Keywords: cognitive skill learning, go/no-go paradigm, hard-to-easy effect, shuttle-box, stimulus generalization

Complex forms of auditory learning, such as generalization of stimuli within and across physical categories or transfer of knowledge from one stimulus discrimination task to another, are known from humans (16) but rarely have been investigated in other mammals (5, 7, 8). Research in mammalian models is important, however, for an in-depth understanding of neural mechanisms and the genetics of learning abilities and performances. The mouse (Mus musculus), with its great potential for studying genetic effects on auditory perception, learning, and motor performance, is an ideal candidate species for investigations of auditory learning, because in normal-hearing mice many hearing abilities and functions of processing sounds in the auditory system are already known (911). What is missing is an automated and reliable learning paradigm for mice that can be adapted to a variety of learning tasks (e.g., detection, discrimination, generalization, transfer learning), showing that learning rules derived from human studies apply to mice. The shuttle-box seems to be the appropriate learning apparatus because it has been used successfully in simple learning and stimulus detection tasks in mice (1215) and in complex auditory discrimination and memory tasks in another rodent species, the Mongolian gerbil (7, 8, 1619). Hence, we designed our present study (i) to test the usefulness of the shuttle-box discrimination learning for simple and complex auditory learning tasks in mice; (ii) to investigate complex auditory learning and discrimination performance in mice to see whether mouse data may be generalized, at least to gerbils; and (iii) to test for stimulus generalization and knowledge transfer across different stimulus classes, experiments that have not been done in the auditory domain in mammals other than humans (3, 20).

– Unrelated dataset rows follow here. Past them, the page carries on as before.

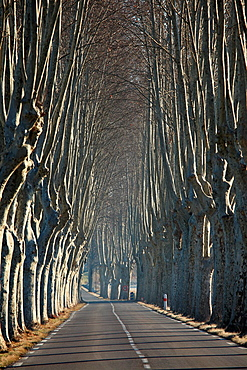 Typical Provence road with sycamore tree, Alpes de Haute Provence, 04, PACA, France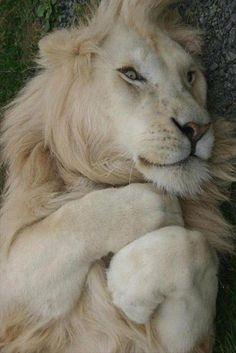 chats sauvages, lion blanc tout paisible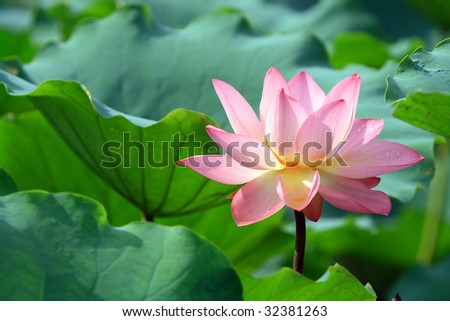 a red lotus flower in blossom
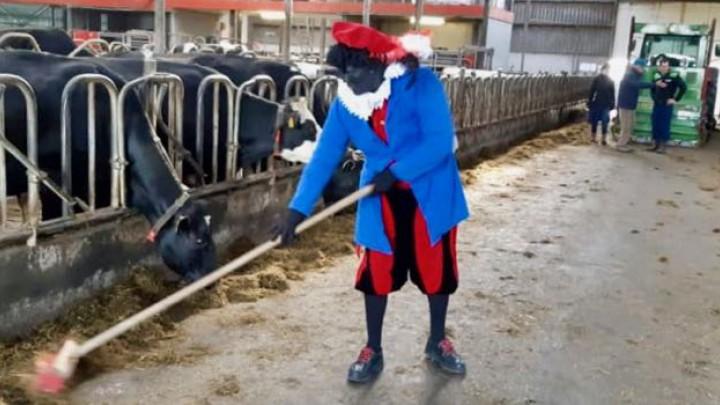 Swarte Pyt helpt een handje bij het aanvegen van de stalvloer.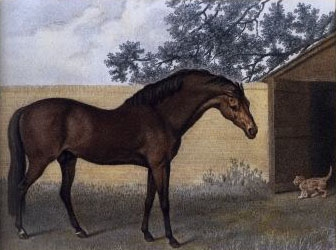 File:Godolphin Arabian.jpg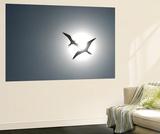 Magnificent Frigatebirds in Flight over Isla Iguana Poster géant par Michael Melford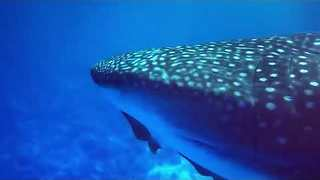 Divers Swim With Stunning Whale Shark Near Maui - Video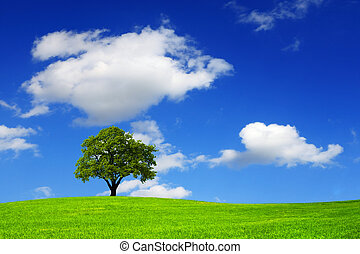 Nature and cloudy sky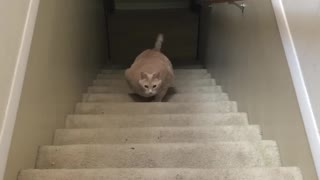 Fat Cat Stair Workout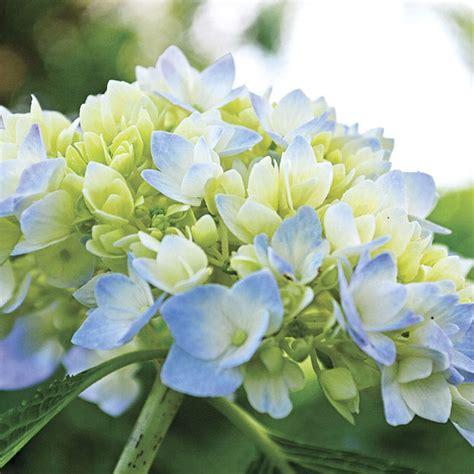7 Gorgeous Shade Loving Plants  The Garden Glove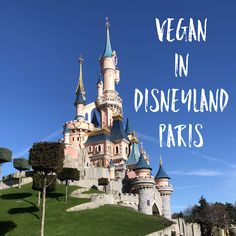 What I ate Vegan in Disneyland Paris, France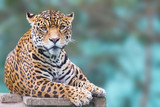 leopard looking at camera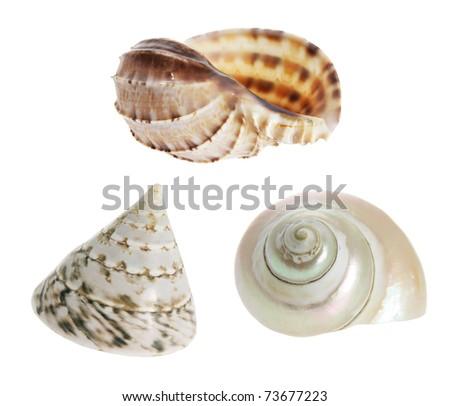 Seashells on Isolated White Background - stock photo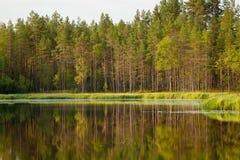 Réflexion ensoleillée sereine de forêt de matin Image libre de droits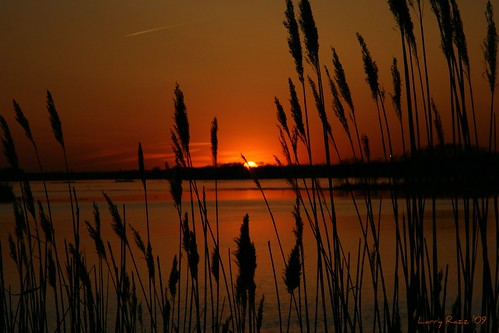 Spring of '09 Sunset II | by rrazz67(off more than on)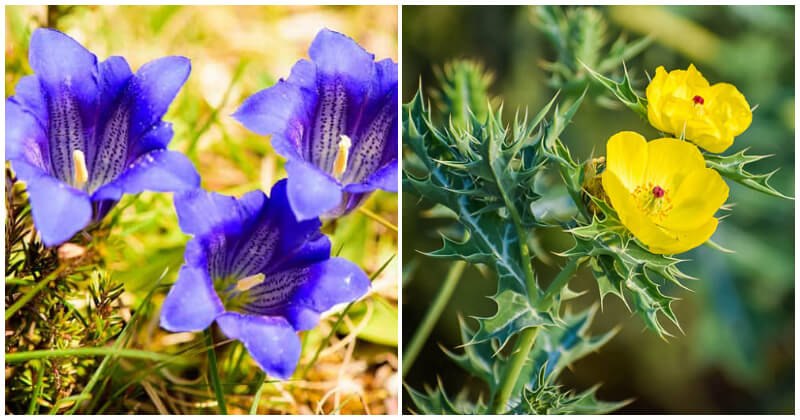 The Best Beautiful Cup Shaped Flowers To Grow In The Garden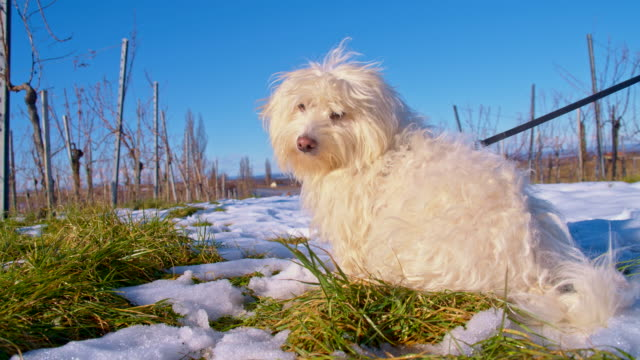 ms dog in snow covered vineyard - bichon frise stock videos and b-roll footage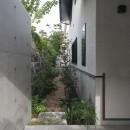 アレルギー反応を持つ子供が住むための和モダン住宅/美しい空気の家の写真 坪庭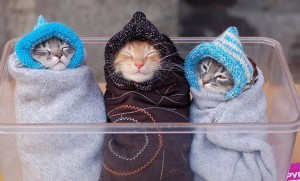 Gatetes frio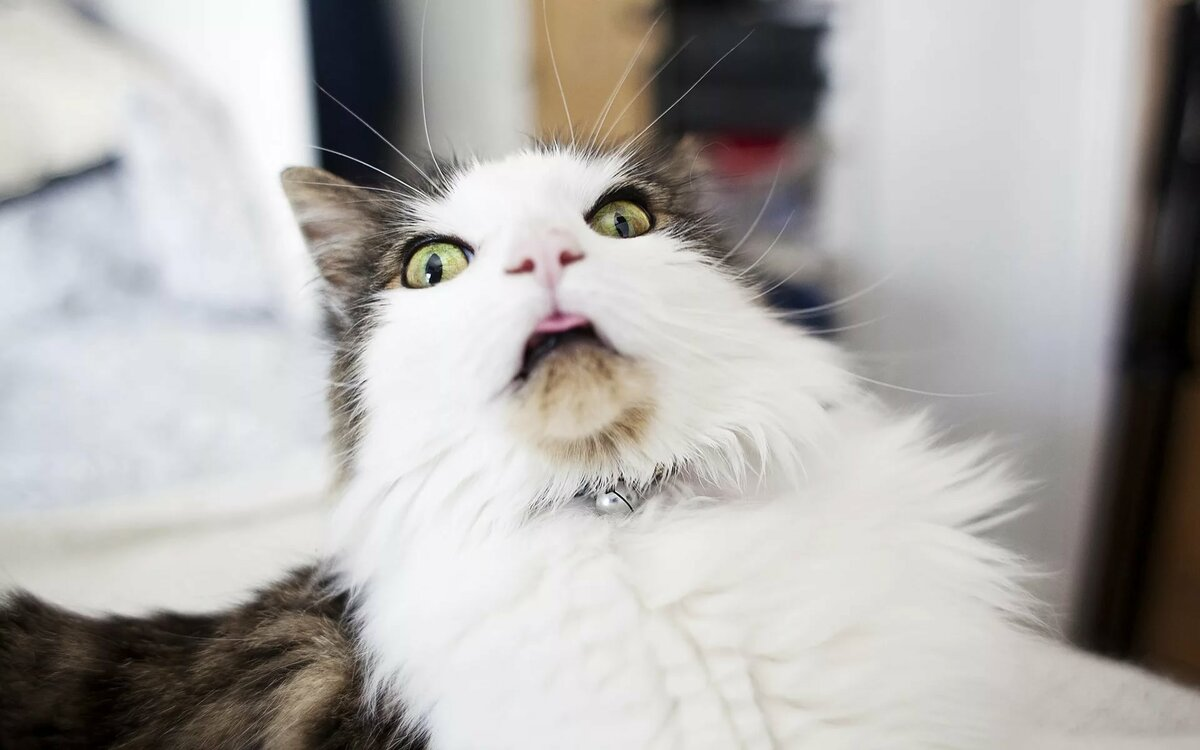 Фото кота смешного, открытка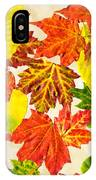 Fall Leaves Pattern IPhone Case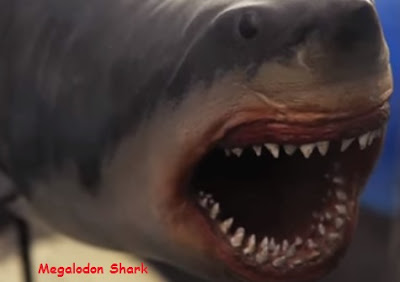 ilustrasi ikan hiu megalodon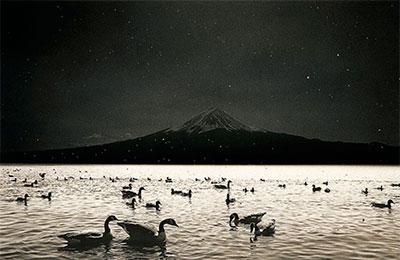 Maso-Yamamoto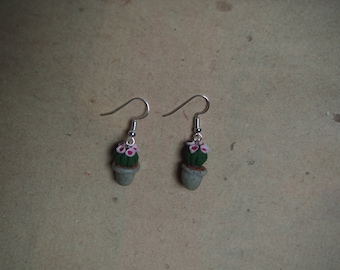 "Earrings cactus, houseplant, ""Gymnocalycium baldianum"""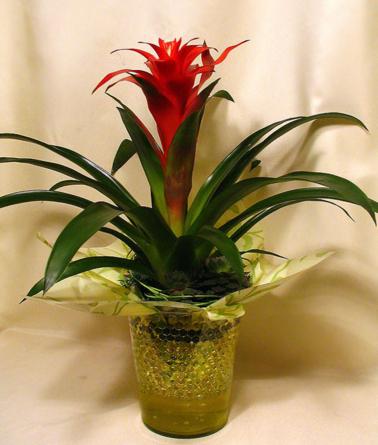 Virágposta - Bromélia modern díszítéssel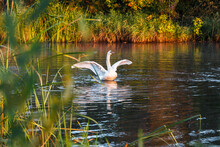 White Wild Swans In The Autumn...
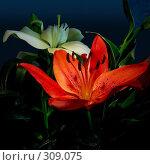 Купить «Лилия», фото № 309075, снято 24 мая 2008 г. (c) Кучкаев Марат / Фотобанк Лори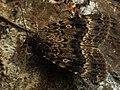 Amphipyra berbera - Svensson's copper underwing - Гладкая совка дубравная (40346744294).jpg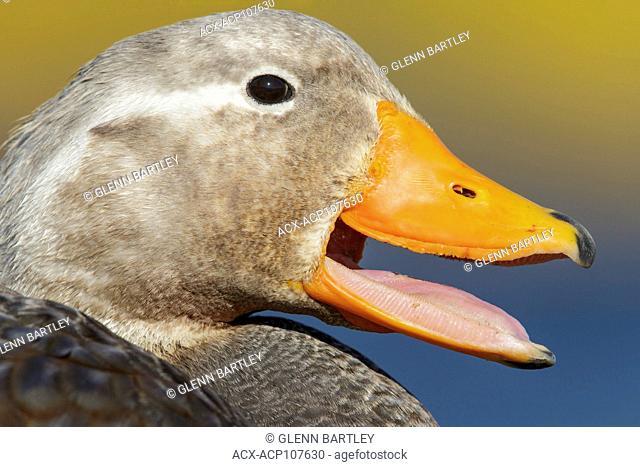 Falkland (Flightless) Steamer-Duck (Tachyeres brachypterus) in the Falkland Islands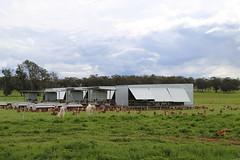 Free range chickens Yandoit Victoria Australia_8483 (gervo1865_2 - LJ Gervasoni) Tags: free range chickens yandoit victoria australia farming agriculture eggs food production maremma alpaca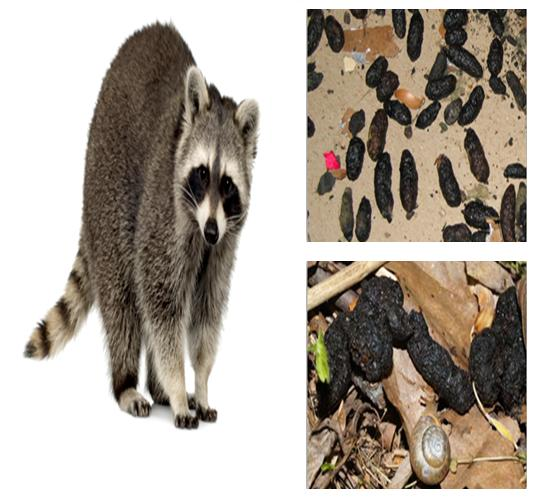 Raccoon Poops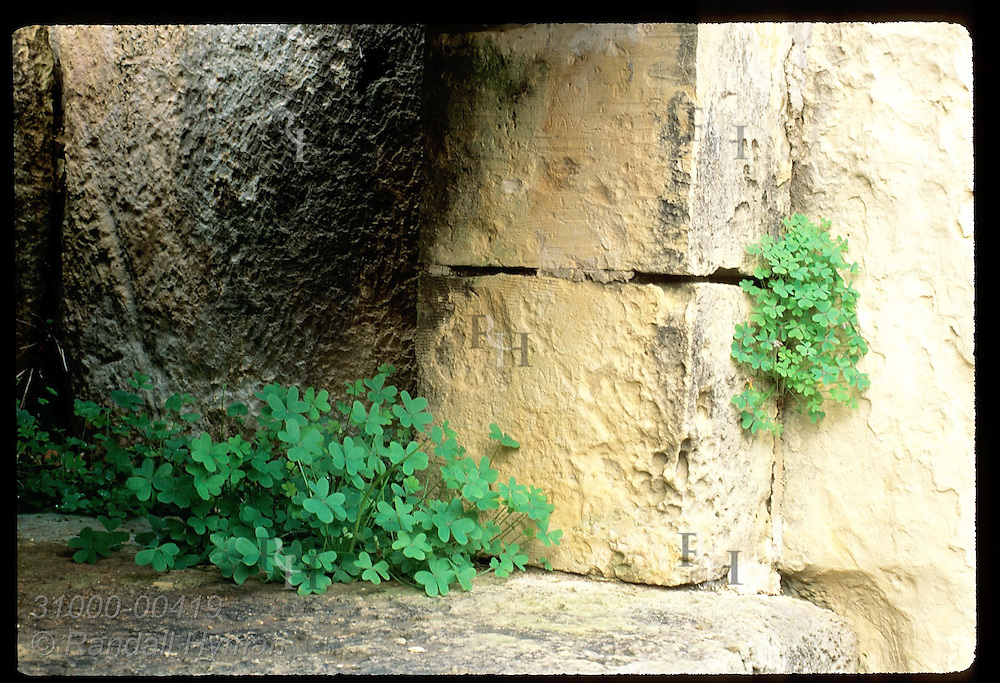 Rock shelf carved from limestone is accented by fresh clover in January; Mnajdra temple. Malta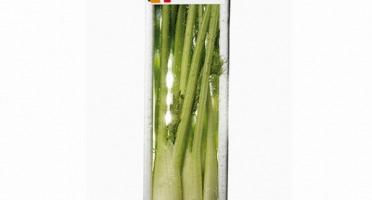Maison Sales - Végétaux d'Art Culinaire - -4- Mini Fenouil - 6 Pièces Minimum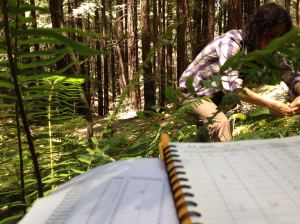 Our outdoor office view when tracking climate change impacts on coast redwood forest ferns for Fern Watch.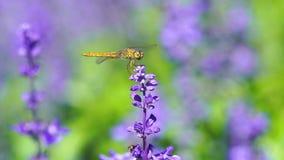 Dragonfly na lawendowym kwiacie zbiory wideo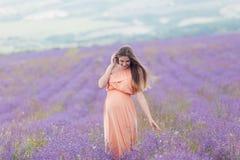 Campo da alfazema e uma mulher gravida feliz Fotos de Stock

A foot shock-motivated go/no-go shuttle-box paradigm was used to train mice for discrimination either of two pure tones of different frequencies (PT) or two different modulation frequencies of an amplitude-modulated tone (AM). The carrier frequency of the AM was either the same as one of the frequencies or different from both of the frequencies used in the PT discrimination task. After a stable discrimination performance was reached in both tasks, the tasks were changed to test possible knowledge transfer from the PT discrimination to the AM discrimination and vice versa. Knowledge transfer may be understood as profit from previous learning of procedures, stimuli, cognitive skills, and/or tasks in the subsequent task (1, 2124). Thus, our results from mice illuminate phenomena and hypo-theses about auditory learning, discrimination, and knowledge transfer previously found in humans.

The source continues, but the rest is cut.